MORE@DIAG - Speakers: Tommaso Colombo; Ludovica Maccarrone
Speaker: Tommaso Colombo
Title: Recurrent Neural Networks: why do LSTM networks perform so well in time series prediction?
(Joint work with: Alberto De Santis, Stefano Lucidi)
Long Short-Term Memory (LSTM) networks are a broadly-used and very well-known variant of Recurrent Neural Networks, heavily employed, e.g., in time series forecasting and natural language processing. Deep learning has been revolutionary in many fields for the last two decades (e.g., image recognition, natural language processing, ...) thanks to the continuous increase in computing speed and capacity. To train deep learning machines, one needs to solve complex, highly nonlinear and large-scale optimization problems, but this notwithstanding few authors studied the theoretical properties of such problems. Based on their structure, Recurrent Neural Networks are naturally the most suitable to solve a time series forecasting problem, but their training leads to one of the most difficult optimization problems in Deep Learning. This difficulty is strictly tied to the vanishing gradients problem that arises when trying to latch information for a long time period.
There exist two main approaches to overcome these training issues: a structural one (e.g., LSTM and other memory-based networks) and an algorithmic one (e.g., gradient truncation, …). The most effective, recent approaches usually employ a combination of the two, i.e. a structure tailored to the problem and an optimization algorithm tailored to the structure at hand.
Speaker: Ludovica Maccarrone
Title: A new grey-box approach to solve the workforce scheduling problem in complex manufacturing and logistic contexts
(Joint work with Stefano Lucidi)
We present a new approach to solve the workforce scheduling problem in complex applicative contexts such as manufacturing and logistic processes.
We consider systems where one or more workloads require to be sequentially processed in different areas by different types of operators exclusively characterized by their skills.

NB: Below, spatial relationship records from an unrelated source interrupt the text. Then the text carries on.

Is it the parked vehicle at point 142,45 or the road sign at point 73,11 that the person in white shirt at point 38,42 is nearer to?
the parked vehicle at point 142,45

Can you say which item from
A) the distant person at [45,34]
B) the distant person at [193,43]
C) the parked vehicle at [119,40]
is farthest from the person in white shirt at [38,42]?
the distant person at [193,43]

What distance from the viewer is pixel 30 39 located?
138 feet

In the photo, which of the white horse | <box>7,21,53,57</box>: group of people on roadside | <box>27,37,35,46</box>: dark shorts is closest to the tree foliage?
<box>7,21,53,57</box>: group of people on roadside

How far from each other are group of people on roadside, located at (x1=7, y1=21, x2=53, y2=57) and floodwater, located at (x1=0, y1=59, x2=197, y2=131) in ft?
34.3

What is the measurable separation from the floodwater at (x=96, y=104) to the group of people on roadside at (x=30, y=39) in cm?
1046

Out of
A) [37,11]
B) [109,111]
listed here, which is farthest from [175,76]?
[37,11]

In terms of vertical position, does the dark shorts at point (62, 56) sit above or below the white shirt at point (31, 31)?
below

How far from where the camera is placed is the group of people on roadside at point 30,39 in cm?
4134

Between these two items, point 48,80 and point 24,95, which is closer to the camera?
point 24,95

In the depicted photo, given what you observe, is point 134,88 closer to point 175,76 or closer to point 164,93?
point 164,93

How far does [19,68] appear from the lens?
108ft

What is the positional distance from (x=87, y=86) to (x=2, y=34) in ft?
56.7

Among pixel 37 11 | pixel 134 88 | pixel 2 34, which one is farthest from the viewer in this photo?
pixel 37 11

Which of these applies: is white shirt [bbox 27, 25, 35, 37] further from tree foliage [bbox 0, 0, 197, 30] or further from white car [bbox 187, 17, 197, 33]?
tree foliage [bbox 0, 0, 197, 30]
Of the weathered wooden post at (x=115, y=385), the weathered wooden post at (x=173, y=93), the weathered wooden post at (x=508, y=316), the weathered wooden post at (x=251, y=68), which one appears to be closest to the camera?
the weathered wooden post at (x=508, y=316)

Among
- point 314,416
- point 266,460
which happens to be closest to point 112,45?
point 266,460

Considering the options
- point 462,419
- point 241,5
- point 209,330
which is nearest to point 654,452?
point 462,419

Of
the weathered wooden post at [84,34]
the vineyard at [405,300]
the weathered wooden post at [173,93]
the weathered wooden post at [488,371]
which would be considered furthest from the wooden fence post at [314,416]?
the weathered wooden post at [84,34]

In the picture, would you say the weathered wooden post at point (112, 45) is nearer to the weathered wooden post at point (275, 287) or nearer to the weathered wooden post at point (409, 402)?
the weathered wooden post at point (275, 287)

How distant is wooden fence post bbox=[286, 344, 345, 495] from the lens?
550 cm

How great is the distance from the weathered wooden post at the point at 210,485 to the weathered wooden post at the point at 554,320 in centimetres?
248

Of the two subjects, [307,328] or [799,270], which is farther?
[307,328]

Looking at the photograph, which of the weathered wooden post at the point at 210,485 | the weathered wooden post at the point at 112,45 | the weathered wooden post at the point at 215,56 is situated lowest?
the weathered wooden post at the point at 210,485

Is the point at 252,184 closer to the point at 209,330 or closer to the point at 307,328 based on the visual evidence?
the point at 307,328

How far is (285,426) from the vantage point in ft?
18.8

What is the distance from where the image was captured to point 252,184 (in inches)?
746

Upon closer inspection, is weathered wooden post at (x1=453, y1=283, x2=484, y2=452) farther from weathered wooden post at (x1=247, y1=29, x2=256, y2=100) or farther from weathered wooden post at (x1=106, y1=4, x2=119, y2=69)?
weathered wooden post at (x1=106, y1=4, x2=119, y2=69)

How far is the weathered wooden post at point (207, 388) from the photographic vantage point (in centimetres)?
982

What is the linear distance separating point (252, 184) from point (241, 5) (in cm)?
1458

We assume the request of such skills is not fixed and may be varied in order to match the time/cost objectives of the organization. Furthermore, due to the complexity of the considered processes, we suppose it is not possible to derive an analytic expression linking the number of resources of different types working on an activity to the time to complete it. For this reason, a set of ad hoc simulators can be employed and their outputs are parameters of our formulation.
Typical issues arising in workforce management applications are related to the need of minimizing the labor cost while meeting deadlines and industrial plans. These resource/time trade-offs are even more complex under our assumptions due to the presence of simulators which natively split the problem into two sequential sub-problems. Our strategy addresses these difficulties through a decomposition approach which allows to model the problem as a grey-box optimization problem combining a new scheduling formulation with the simulation of some complex manufacturing and logistic processes.